Relaxed as she appears, though, the Kvitova serve may disturb the extra long nap she was preparing to take on Friday.
"She's got a lot of confidence coming in here, the sense of feeling of having nothing to lose, as it's her first grand slam final," she told reporters. "Also being a lefty, I think that's quite dangerous on grass, because she's been using a lot of her strengths as a lefty and playing really well throughout.
"I think on grass, with the way the spin comes out, it's a big advantage, coming from a lefty. It's a matter of seeing the ball a little bit faster and reacting."
Kvitova, one of a bunch of eastern Europeans to climb the rankings over the past year but who could still stroll through most cities unnoticed, was giving precious little away as she prepared for the biggest day of her career.
Hard as reporters dug for titbits of detail, Kvitova, who belongs to the same tennis club as last year's men's runner-up Tomas Berdych, was reluctant to play ball.

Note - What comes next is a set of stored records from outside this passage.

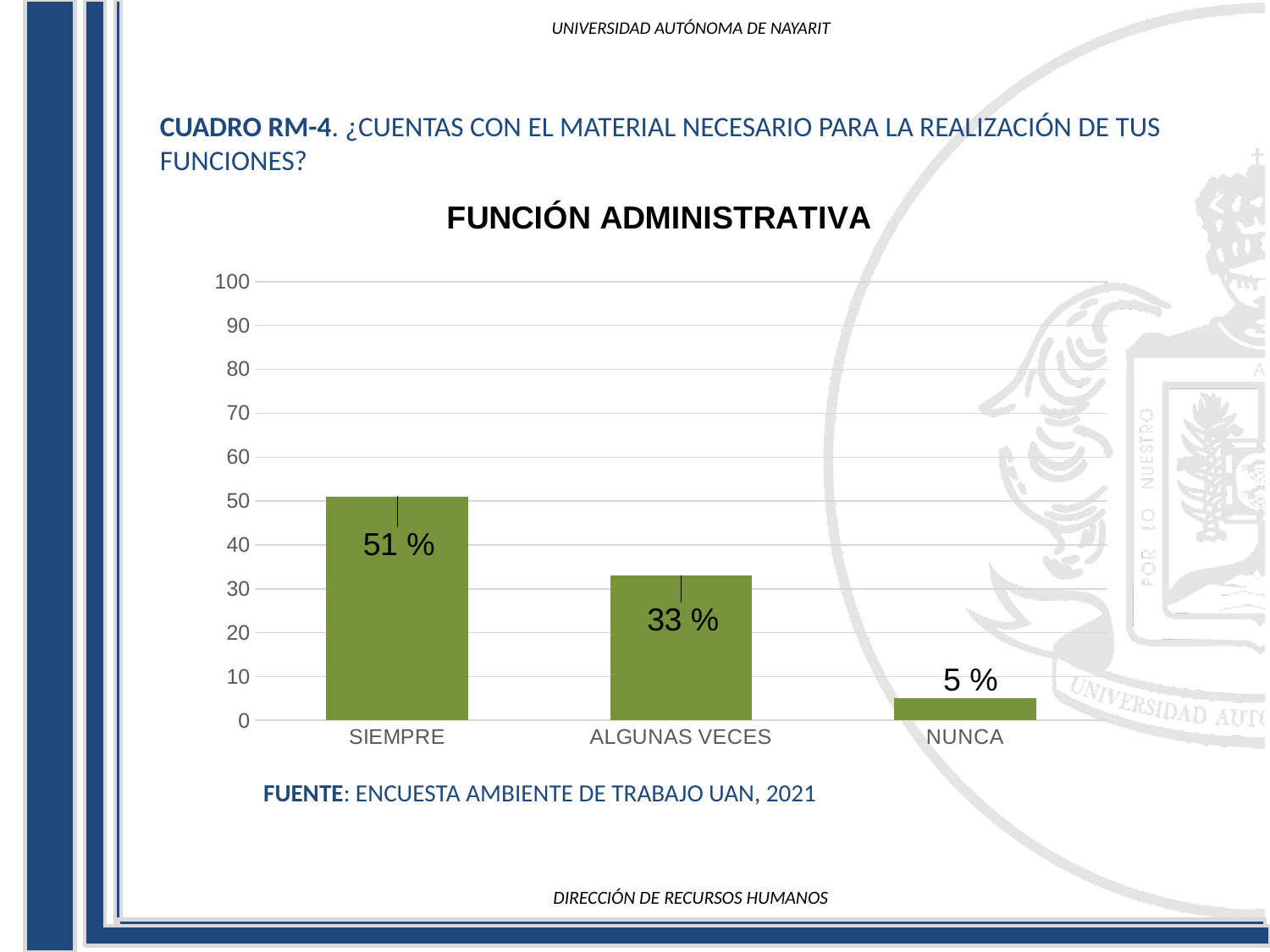
What is the value for SIEMPRE? 51 % How many categories are shown on the x axis? 3 What is the value for NUNCA? 5 % Which category has the lowest value? NUNCA What is the title of the chart? FUNCIÓN ADMINISTRATIVA What is the value for ALGUNAS VECES? 33 % What is the difference between the values for SIEMPRE and ALGUNAS VECES? 18 % Which is larger, the value for ALGUNAS VECES or the value for NUNCA? ALGUNAS VECES Is the value for SIEMPRE greater or less than 40? greater What is the difference between the values for ALGUNAS VECES and NUNCA? 28 % Which category has the highest value? SIEMPRE What kind of chart is shown on the slide? bar chart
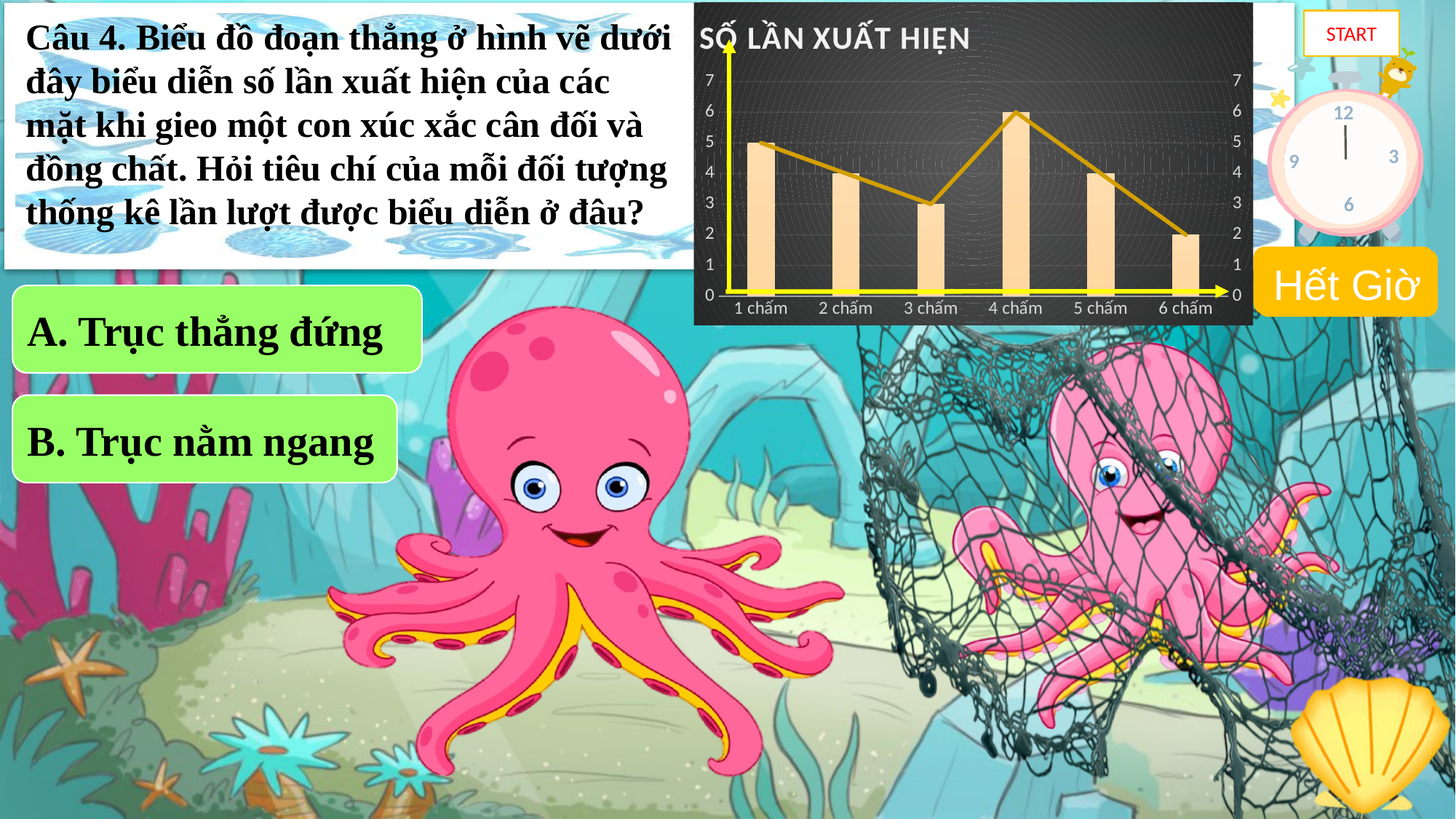
What is the value for 4 chấm in the chart? 6 What is the value for 3 chấm in the chart? 3 Do the values rise or fall from 4 chấm to 6 chấm? fall What is the title of the chart? SỐ LẦN XUẤT HIỆN What is the difference between the values for 4 chấm and 6 chấm? 4 What is the highest tick value shown on the vertical axis of the chart? 7 Which category has the lowest value in the chart? 6 chấm How many categories are shown on the x axis of the chart? 6 Which is larger, the value for 1 chấm or the value for 2 chấm? 1 chấm What is the value for 1 chấm in the chart? 5 What is the value for 6 chấm in the chart? 2 Which category has the highest value in the chart? 4 chấm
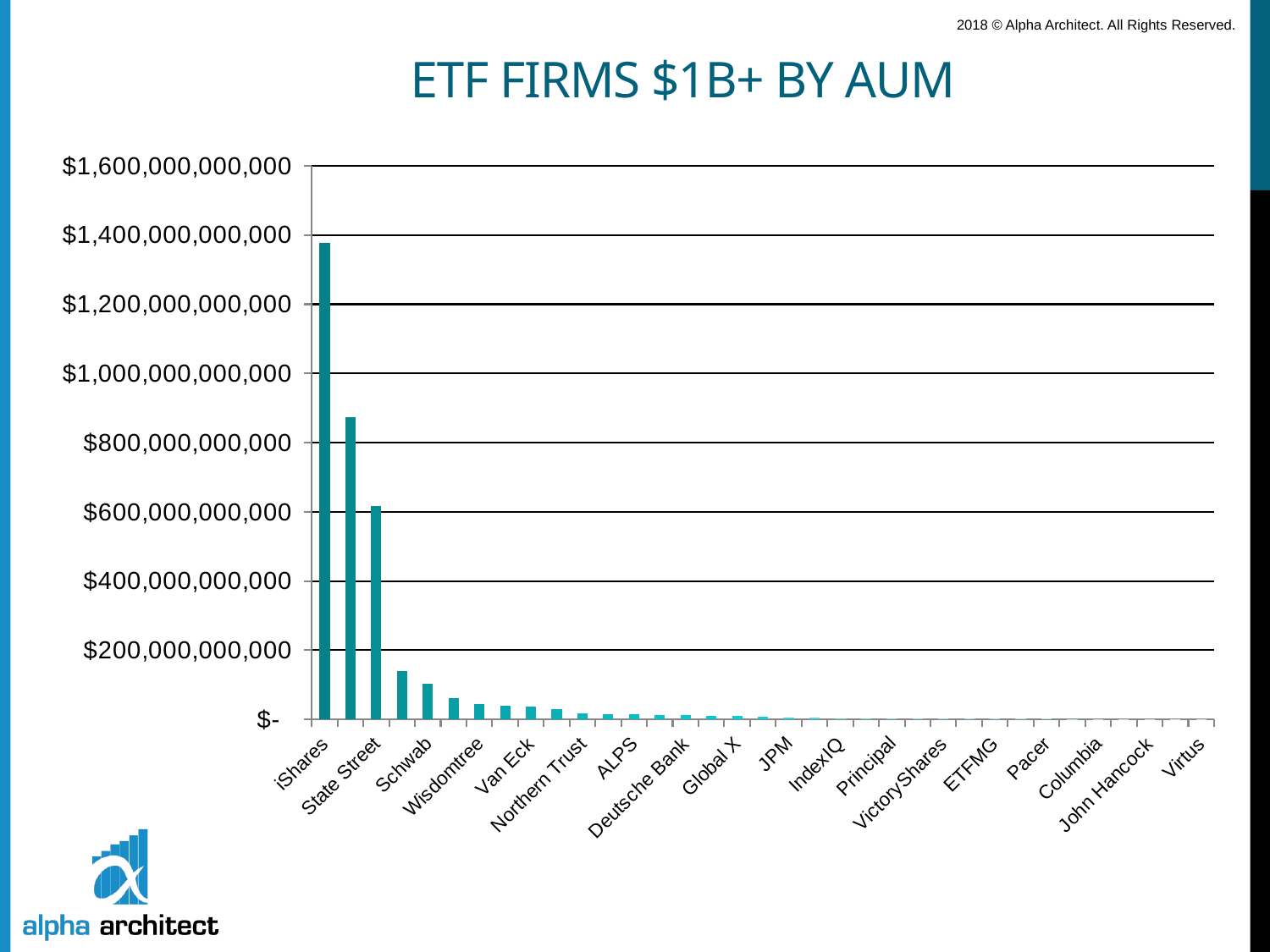
Is the value for State Street greater or less than $400,000,000,000? greater Do the bar values rise or fall moving from left to right along the x axis? fall Which has a larger AUM, State Street or Schwab? State Street What is the title of the chart? ETF FIRMS $1B+ BY AUM What is the highest value shown on the y axis? $1,600,000,000,000 Is the value for State Street greater or less than $1,000,000,000,000? less Which ETF firm has the highest AUM in the chart? iShares Is the value for Schwab greater or less than $200,000,000,000? less Which has a larger AUM, iShares or State Street? iShares What kind of chart is shown on the slide? bar chart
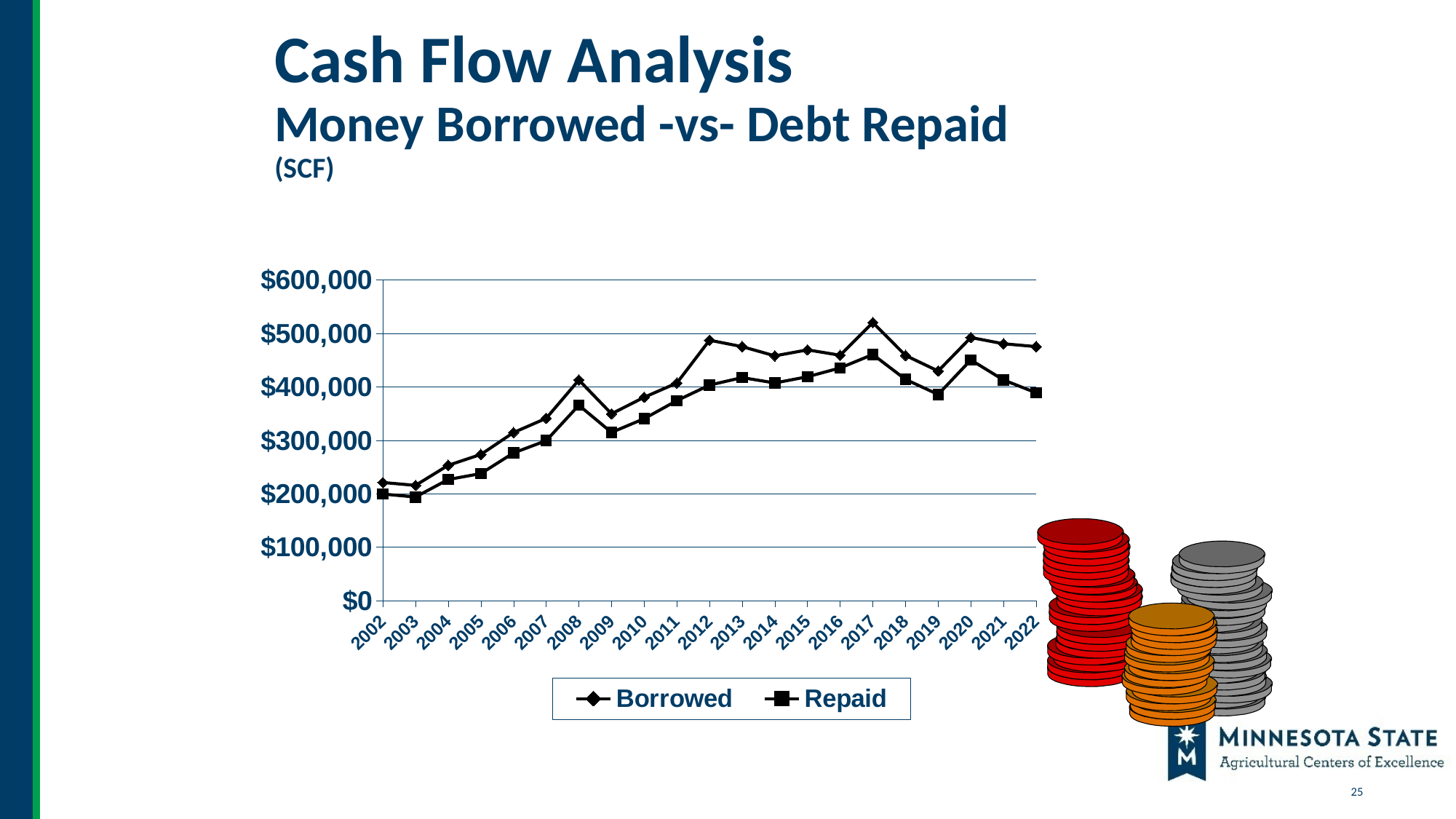
In 2008, which is larger, the Borrowed value or the Repaid value? Borrowed Does the Borrowed series rise or fall from 2002 to 2008? Rise Is the Repaid value for 2022 greater or less than $400,000? less Is the Borrowed value for 2017 greater or less than $500,000? greater How many years are plotted along the x axis? 21 What kind of chart is shown on the slide? Line chart In which year does the Borrowed series reach its highest value? 2017 Is the Borrowed value for 2008 greater or less than $400,000? greater Which series are listed in the legend? Borrowed and Repaid How many series does the legend list? 2 Which is larger, the Borrowed value for 2017 or the Borrowed value for 2009? 2017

"I didn't speak to him about the final," she said of the Berdych link. "No, nothing special..." was her response to how she will prepare for Saturday. "It was on TV but I don't think I watched it," she shrugged about Sharapova's stunning win over Serena Williams in 2004.
Kvitova is clearly letting her tennis do the talking and so far, apart from a couple of brief lapses, it has looked capable of taking her all the way to the Venus Rosewater Dish.
"It's such a toss-up," Navratilova said. "It basically comes down to who serves better. Once the ball is in play, Sharapova has an edge, but not so big."